A classic combination of honey and mustard never goes amiss. We love the way these flavours caramelise in the pan, giving a crispy, sticky finish. We’ve used chicken thigh here because it packs a fantastic flavour, remains moist as it cooks and complements the bed of delicious roast veggies.
Always read product labels for the most up-to-date allergen information. Visit hellofresh.com.au/foodinfo for allergen and ingredient information. If you have received a substitute ingredient, please be aware allergens may have changed.
4 unit
sweet potato
2 unit
carrot
1 unit
zucchini
1 sachet
sweet mustard spice mix
(May be present: Gluten, Sulphites. )
1 clove
garlic
2 tub
wholegrain mustard
1 packet
sesame seeds
(Contains Sesame; May be present: Gluten, Milk, Peanut, Soy, Wheat, Almond, Brazil Nut, Cashew, Hazelnut, Macadamia, Pine Nut, Pistachio, Pecan, Walnut. )
1 packet
chicken thigh
1 bunch
parsley
1 unit
lemon
1 bag
baby spinach leaves
olive oil
½ tsp
salt
2 tbs
honey
1.5 tbs
balsamic vinegar
Preheat the oven to 220°C/200°C fan-forced. Chop the sweet potato (unpeeled) into 2 cm chunks. Chop the carrot (unpeeled) 0.5 cm batons. Slice the zucchini into 1 cm thick discs. TIP: Chopping the veggies to the correct size ensures they cook in the allocated time.

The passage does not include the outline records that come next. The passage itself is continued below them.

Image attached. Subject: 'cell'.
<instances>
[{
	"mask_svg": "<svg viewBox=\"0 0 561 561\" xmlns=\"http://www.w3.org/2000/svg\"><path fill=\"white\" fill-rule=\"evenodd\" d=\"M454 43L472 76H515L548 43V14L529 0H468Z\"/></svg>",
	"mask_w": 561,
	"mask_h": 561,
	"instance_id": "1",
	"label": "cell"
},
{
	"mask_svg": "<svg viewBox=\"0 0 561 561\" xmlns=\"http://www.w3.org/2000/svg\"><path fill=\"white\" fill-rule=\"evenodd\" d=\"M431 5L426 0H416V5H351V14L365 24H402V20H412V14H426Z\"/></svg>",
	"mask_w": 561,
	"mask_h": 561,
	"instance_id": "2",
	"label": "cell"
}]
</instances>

Place the sweet potato, carrot and zucchini on the oven tray lined with baking paper. Sprinkle over the sweet mustard spice blend, half the salt (use suggested amount) and a good drizzle of olive oil. Toss to coat and roast for 20-25 minutes, or until tender.
While the veggies are cooking, peel and crush the garlic. In a medium bowl, combine the garlic, honey, wholegrain mustard, half the balsamic vinegar, half the sesame seeds and the remaining salt. Add a good drizzle of olive oil and stir to combine. Add the chicken thigh and toss to coat in the marinade. Set aside.
Heat a drizzle of olive oil in a large frying pan over a medium heat. Once hot, add the chicken thigh and honey-mustard marinade and cook, turning the chicken regularly, for 12-14 minutes, or until the marinade has reduced and the chicken is golden and cooked through. TIP: Turning regularly will prevent the honey from burning. TIP: The chicken is cooked when it is no longer pink inside. TIP: Chicken cook times will vary depending on the size of the thigh.
While the chicken is cooking, pick and finely chop the parsley leaves. Slice the lemon into wedges. In a medium bowl, toss the roasted vegetables, baby spinach leaves and parsley with the remaining balsamic vinegar and 1 1/2 tbs of olive oil. Season with a pinch of salt and pepper. TIP: Dress the veggies just before serving to avoid soggy leaves.
Divide the honey-mustard chicken and roast veggie toss between plates. Sprinkle over the remaining sesame seeds and serve the lemon wedges on the side.